Antonio Valdecantos
El País, 16/02/13
La ideología de la excelencia llegó a imponerse con rapidez y el resultado es el desprecio del conocimiento puro y la seducción por el lenguaje empresarial. La reflexión y la crítica seguirán fuera de las facultades
Muchos pueden celebrar por fin el cumplimiento de un antiguo deseo: la universidad ya no es una anacrónica rareza ni un cuerpo extraño infiltrado en el tejido social, sino lo que toda mente constructiva y acompasada con los tiempos ha querido desde siempre, a saber, un genuino reflejo de la sociedad. Parecía una utopía y se ha vuelto lo más real de este mundo: por fin universidad y sociedad van de la mano y comparten lo fundamental. Es cierto que lo compartido es la ruina, pero siempre será mejor algo que nada y, además, no está escrito que la miseria vaya a tener que lamentarse en toda ocasión: de sobra se sabe que la prosperidad genera molicie y hace olvidar la urgencia de poner al día instituciones manifiestamente inadaptadas.
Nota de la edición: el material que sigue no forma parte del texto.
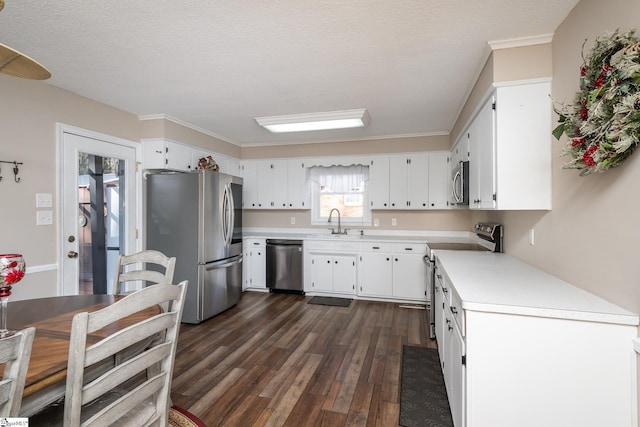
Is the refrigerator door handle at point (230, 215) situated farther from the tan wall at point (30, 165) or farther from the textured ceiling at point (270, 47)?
the tan wall at point (30, 165)

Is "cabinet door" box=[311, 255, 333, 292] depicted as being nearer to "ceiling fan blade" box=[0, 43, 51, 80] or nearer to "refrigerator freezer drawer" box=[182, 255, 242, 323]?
"refrigerator freezer drawer" box=[182, 255, 242, 323]

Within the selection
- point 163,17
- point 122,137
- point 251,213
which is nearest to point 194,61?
point 163,17

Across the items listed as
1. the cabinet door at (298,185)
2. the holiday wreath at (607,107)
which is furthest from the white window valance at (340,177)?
the holiday wreath at (607,107)

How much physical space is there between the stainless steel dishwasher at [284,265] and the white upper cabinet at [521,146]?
128 inches

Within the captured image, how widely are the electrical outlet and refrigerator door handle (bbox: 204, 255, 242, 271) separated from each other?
1564 mm

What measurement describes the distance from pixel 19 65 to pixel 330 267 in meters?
4.03

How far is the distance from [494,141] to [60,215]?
12.9 feet

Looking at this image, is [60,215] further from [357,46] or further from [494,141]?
[494,141]

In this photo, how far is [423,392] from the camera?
228cm

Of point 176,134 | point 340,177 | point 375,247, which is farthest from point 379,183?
point 176,134

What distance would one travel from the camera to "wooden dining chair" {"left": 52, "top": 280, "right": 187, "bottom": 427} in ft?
3.16

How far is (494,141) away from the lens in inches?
86.0

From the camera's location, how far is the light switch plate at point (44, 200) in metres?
2.80

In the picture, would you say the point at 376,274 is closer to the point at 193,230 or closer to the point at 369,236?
the point at 369,236
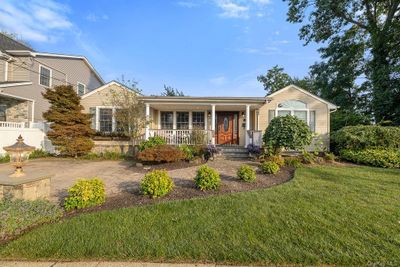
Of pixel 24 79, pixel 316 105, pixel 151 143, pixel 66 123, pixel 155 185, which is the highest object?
pixel 24 79

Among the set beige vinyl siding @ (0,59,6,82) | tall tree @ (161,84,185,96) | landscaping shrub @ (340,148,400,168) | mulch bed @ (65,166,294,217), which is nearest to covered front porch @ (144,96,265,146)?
landscaping shrub @ (340,148,400,168)

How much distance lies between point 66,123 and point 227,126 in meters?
8.96

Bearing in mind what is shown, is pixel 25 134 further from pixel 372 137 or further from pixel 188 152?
pixel 372 137

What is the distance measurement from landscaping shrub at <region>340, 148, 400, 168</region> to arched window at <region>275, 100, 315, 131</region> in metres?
2.98

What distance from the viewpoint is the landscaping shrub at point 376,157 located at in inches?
371

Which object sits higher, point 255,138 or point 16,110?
point 16,110

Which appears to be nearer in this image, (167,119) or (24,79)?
(24,79)

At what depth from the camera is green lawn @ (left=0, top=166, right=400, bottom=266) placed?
286 centimetres

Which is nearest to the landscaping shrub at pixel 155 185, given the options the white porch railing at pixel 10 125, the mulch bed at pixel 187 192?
the mulch bed at pixel 187 192

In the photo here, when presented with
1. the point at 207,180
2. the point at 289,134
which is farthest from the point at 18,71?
the point at 289,134

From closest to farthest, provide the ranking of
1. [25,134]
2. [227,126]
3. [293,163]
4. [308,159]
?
[293,163]
[308,159]
[25,134]
[227,126]

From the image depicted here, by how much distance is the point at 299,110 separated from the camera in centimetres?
1332

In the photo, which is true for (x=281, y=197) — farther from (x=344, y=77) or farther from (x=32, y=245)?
(x=344, y=77)

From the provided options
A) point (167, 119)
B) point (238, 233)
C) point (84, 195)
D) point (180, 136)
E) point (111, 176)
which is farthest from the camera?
point (167, 119)
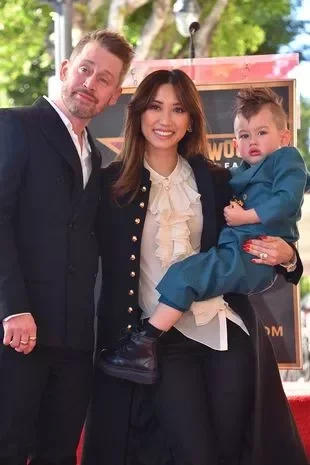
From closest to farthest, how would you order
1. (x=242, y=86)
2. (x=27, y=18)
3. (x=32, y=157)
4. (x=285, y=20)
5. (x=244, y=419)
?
(x=32, y=157) → (x=244, y=419) → (x=242, y=86) → (x=27, y=18) → (x=285, y=20)

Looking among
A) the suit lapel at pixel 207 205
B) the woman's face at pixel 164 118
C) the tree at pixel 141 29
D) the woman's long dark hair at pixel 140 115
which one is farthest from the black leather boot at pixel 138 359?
the tree at pixel 141 29

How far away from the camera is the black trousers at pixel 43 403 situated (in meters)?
2.65

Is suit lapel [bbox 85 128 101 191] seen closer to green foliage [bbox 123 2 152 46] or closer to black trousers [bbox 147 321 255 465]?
black trousers [bbox 147 321 255 465]

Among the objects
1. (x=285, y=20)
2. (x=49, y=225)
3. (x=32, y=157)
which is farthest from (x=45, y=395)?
(x=285, y=20)

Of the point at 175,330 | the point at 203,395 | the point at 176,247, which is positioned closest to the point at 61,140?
the point at 176,247

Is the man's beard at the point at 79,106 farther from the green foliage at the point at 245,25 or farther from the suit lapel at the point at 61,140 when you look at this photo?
the green foliage at the point at 245,25

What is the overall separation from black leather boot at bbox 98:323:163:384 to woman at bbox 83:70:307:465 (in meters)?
0.07

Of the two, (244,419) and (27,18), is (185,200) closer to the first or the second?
(244,419)

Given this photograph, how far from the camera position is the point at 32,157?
8.70ft

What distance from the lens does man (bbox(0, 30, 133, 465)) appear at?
2.61 m

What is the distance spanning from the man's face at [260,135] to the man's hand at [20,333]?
1.00m

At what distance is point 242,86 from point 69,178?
1865 mm

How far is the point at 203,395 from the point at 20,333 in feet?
2.22

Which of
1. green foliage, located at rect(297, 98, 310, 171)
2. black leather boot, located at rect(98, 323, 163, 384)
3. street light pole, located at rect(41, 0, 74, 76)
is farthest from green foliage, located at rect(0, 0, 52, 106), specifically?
black leather boot, located at rect(98, 323, 163, 384)
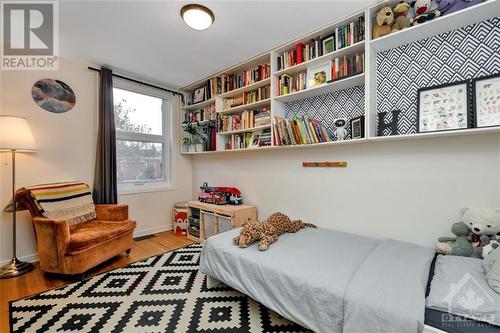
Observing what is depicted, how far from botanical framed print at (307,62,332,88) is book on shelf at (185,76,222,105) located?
1.33 m

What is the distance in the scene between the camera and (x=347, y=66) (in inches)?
78.7

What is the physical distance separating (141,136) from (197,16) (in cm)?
213

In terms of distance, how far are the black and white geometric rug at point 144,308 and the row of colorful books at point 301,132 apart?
58.7 inches

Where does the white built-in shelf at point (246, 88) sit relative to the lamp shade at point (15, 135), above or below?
above

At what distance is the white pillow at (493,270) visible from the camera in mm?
1069

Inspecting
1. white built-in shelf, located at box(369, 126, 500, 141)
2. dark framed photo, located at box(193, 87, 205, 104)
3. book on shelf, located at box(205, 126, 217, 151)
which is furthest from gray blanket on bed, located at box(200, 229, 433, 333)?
dark framed photo, located at box(193, 87, 205, 104)

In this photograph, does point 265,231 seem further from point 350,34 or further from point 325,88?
point 350,34

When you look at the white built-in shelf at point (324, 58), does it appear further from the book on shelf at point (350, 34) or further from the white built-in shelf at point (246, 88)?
the white built-in shelf at point (246, 88)

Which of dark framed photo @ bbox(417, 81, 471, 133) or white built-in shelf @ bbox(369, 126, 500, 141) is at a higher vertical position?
dark framed photo @ bbox(417, 81, 471, 133)

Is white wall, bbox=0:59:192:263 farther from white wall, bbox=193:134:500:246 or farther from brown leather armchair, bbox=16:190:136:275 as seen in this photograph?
white wall, bbox=193:134:500:246

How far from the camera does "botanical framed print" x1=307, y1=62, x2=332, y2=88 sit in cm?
215

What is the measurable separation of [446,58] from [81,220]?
12.1ft

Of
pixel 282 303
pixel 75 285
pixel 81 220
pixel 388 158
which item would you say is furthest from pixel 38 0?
pixel 388 158

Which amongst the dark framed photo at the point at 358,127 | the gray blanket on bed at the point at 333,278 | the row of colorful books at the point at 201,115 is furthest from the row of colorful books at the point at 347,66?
the row of colorful books at the point at 201,115
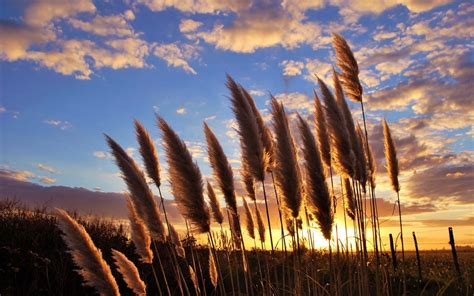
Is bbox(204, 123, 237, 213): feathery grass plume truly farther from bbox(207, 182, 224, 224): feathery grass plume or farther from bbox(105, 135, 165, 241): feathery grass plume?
bbox(207, 182, 224, 224): feathery grass plume

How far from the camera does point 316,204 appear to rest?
3.29 metres

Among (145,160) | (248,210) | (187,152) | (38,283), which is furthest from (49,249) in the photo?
(187,152)

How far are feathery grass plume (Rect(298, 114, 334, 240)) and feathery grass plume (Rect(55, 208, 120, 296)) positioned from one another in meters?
1.56

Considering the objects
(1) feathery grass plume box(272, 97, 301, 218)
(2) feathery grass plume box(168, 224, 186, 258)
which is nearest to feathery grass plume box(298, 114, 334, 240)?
(1) feathery grass plume box(272, 97, 301, 218)

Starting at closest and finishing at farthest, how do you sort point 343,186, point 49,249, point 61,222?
point 61,222, point 343,186, point 49,249

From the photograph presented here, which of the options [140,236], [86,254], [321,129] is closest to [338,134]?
[321,129]

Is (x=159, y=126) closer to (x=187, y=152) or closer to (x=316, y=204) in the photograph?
(x=187, y=152)

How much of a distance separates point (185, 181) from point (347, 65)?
7.09 ft

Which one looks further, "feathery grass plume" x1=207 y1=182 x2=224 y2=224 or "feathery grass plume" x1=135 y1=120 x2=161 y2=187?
"feathery grass plume" x1=207 y1=182 x2=224 y2=224

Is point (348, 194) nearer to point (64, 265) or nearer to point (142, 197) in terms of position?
point (142, 197)

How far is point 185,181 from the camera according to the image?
312 cm

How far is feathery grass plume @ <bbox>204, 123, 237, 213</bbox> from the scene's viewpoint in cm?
342

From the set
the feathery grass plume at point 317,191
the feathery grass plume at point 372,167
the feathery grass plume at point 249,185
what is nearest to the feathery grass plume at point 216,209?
the feathery grass plume at point 249,185

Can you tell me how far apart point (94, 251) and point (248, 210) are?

La quiebra económica de la universidad pública se ha llevado casi todo por delante y adelgazará la institución hasta reducirla a las dimensiones eficaces y funcionales que desde hace tanto tiempo se han preconizado, pero la primera víctima del huracán ha sido ese sonrojante discurso montado en torno al término “excelencia” que, de no haberse desatado el ciclón, seguiría siendo la palabra más empleada por los gestores universitarios y los aspirantes a serlo. Aunque todo esto, como tantas otras cosas, se haya vuelto de la noche a la mañana una antigualla francamente remota, conviene recordar que estamos hablando de ayer mismo. “Excelencia” era, en efecto, el término más repetido por los hablantes de un newspeak que en muchas universidades había llegado a constituir el único lenguaje en uso. Contrariamente a las reglas de empleo de la palabra “excelente” (que sirve para alabar a personas o cosas a las que se admira o a las que se finge admirar), en la neolengua de la burocracia académica “excelencia” se usaba, más bien, como un atributo de la institución a que el hablante pertenecía, o de la que era rector o gestor. En cualquier ambiente saludable, el que alguien se califique a sí mismo de excelente será motivo de censura y hasta de burla, pero el clima universitario español de la última década había llegado a volverse francamente insalubre, y la adulación a las diversas instancias gestoras y evaluadoras exigía hablar su lenguaje como si ya no quedara otro.